Dictées par cette idéologie, les représentations et les pratiques de l’espace urbain des femmes obéissent aussi à la combinaison d’effets de distance (versus proximité) et de centralité (polarités et attraction exercées par certains lieux dans l’espace urbain). Ces logiques justifient des interdits spatiaux à l’égard du distant et du périphérique, du marginal ; interdits que s’imposent elles-mêmes les femmes. Tout se passe comme si elles associaient le beau, le propre, le rassurant, le proche, l’accessible, l’efficace ; tout ce qui est central et regroupé dans un territoire limité, riche des ressources qu’elles convoitent. C’est sur la base de ce jeu de valeurs que les femmes rencontrées sélectionnent les espaces de leur ville pratiquée et vécue : la ville qu’elles se représentent de manière positive comme belle, propre, proche, attrayante, accessible, commode, sûre et protectrice."
"Les espaces que les femmes rejettent s’inscrivent dans les aires urbaines où fléchit, leur semble-t-il, le contrôle social, idéologique et politique imposé par le genre ; celui qu’exerce l’ordre masculin dominateur qui s’affiche protecteur. Or, cet ordre a besoin du justificatif de ces espaces soi-disant ‘dangereux’ pour faire démonstration de l’utilité sociale de son pouvoir. Ces espaces, qu’il contribue à disqualifier auprès des femmes, sont ceux où, derrière l’alibi évoqué du sale, du laid et du sombre, pointent en fait des lieux et des territoires à forte connotation sexuelle. Qu’il s’agisse de son affichage criard bien que contrôlé, autour de la Gare et de ses « quartiers de plaisirs » majoritairement réprouvés et évités par les femmes interrogées. Qu’il soit question de sa présence plus sournoise, plus invisible, mais redoutée comme une sourde menace, dans les zones isolées, d’accès malaisé et confus où l’inconnu, le marginal, l’étranger peut toujours se tapir (Mériadeck par exemple, à Bordeaux). Qu’il s’agisse, au contraire, d’endroits où le sexe est simplement suggéré, de façon plus discrète, à travers le prisme du corps et du « regard qui déshabille » de ces hommes jeunes, provocateurs et réputés dangereux des cités du nord de la ville ou du vieux quartier Saint-Michel. Ici, ne se trouve-t-on pas à l’intersection des rapports de sexe et des rapports de race (au sens anglophone), dans une figure de stigmatisation et d’exclusion plus ou moins inconsciente de ces « jeunes racisés » (Guénif-Souilamas et Macé, 2004) ? En tout cas, dans ces territoires bornés par des murs invisibles, pour une majorité des femmes interrogées, la sexuation masculine de l’espace, le fait qu’elle risque d’échapper au contrôle social devient facteur d’angoisse.

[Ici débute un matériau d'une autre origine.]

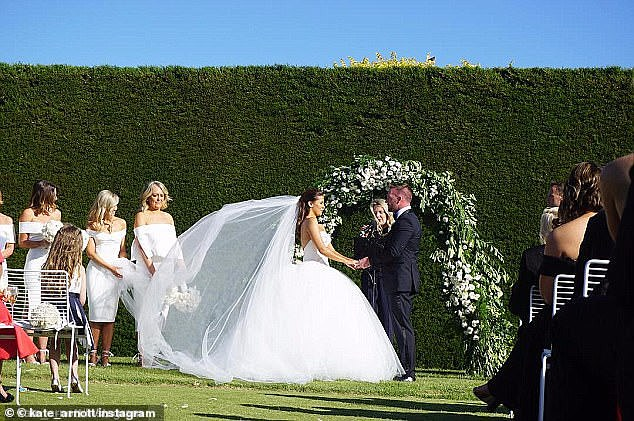 Going all out:The Weekend Today presenter carried a white floral bouquet and completed her look with a long tulle veil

Cette situation des femmes reflète bien leur contrôle, dans la ville, par un ordre politique, économique et géographique implicite qui, d’une certaine façon, les contraint, mais aussi qu’elles cautionnent et consolident, quand elles ne volent pas à son secours. Ordre qui les canalise dans les espaces et les réseaux, sur les circuits urbains les plus efficaces et les plus sûrs, ramenés bien entendu à leur rang social. Notons que ces espaces urbains territorialisés qu’elles recherchent et qu’elles fréquentent sont aussi ceux où elles peuvent exposer sans risque, paisiblement, leur corps érotisé par ses parures et par ses postures. Ce sont les lieux où elles exercent librement leur pouvoir de séduction, où elles jouissent d’un sentiment de bien-être."
"Même si elles n’en parlent pas d’emblée, cette crainte pour leur sécurité personnelle perce toujours dans leur propos. Elles l’évoquent, parfois en s’en défendant, en se dévalorisant même (« je suis – peut-être – peureuse », « froussarde ») au détour d’une confidence."
"J’ai réussi à isoler, non sans difficulté tant ces catégories s’imbriquent et se chevauchent, trois familles de formes engendrées dans le tissu urbain par les représentations et les pratiques de nos interlocutrices.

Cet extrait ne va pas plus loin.